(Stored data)
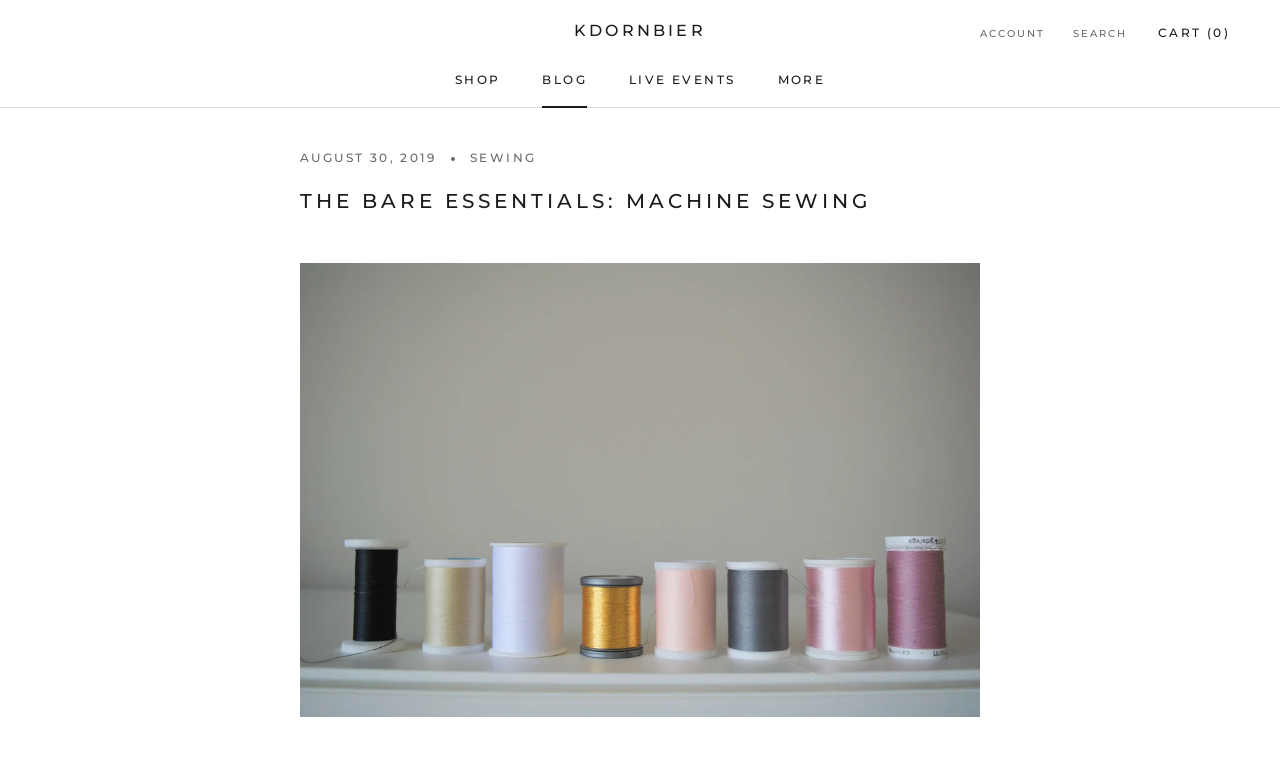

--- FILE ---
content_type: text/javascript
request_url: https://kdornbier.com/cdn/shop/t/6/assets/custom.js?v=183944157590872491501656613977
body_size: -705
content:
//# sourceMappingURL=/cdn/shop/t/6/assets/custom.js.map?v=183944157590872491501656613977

--

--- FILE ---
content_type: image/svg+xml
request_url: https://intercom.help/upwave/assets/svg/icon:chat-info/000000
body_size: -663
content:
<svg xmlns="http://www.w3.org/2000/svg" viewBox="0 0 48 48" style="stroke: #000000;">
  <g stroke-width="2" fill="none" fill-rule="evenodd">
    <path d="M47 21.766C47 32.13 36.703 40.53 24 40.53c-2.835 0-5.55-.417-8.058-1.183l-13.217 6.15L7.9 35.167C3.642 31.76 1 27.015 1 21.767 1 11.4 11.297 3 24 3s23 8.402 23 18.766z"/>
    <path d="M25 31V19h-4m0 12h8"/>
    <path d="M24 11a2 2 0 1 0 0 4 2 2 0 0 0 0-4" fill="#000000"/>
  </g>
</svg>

---

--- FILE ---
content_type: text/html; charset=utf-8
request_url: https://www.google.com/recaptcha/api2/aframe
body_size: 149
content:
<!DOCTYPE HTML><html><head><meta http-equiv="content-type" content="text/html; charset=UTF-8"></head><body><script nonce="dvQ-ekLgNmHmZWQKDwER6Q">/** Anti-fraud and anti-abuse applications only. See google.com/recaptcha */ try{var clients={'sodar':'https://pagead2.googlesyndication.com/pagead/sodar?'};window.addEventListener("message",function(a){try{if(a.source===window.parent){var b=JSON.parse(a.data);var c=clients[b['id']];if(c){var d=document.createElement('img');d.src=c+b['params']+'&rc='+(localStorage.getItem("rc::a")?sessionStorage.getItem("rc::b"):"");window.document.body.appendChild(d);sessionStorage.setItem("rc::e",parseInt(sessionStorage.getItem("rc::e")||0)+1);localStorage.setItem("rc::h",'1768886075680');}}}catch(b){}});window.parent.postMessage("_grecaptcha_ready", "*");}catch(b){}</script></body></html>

> REQUIRED WORK
Pull out all lines from the entries above in which the word "custom" appears.

> SOLUTION BELOW
request_url: https://kdornbier.com/cdn/shop/t/6/assets/custom.js?v=183944157590872491501656613977
//# sourceMappingURL=/cdn/shop/t/6/assets/custom.js.map?v=183944157590872491501656613977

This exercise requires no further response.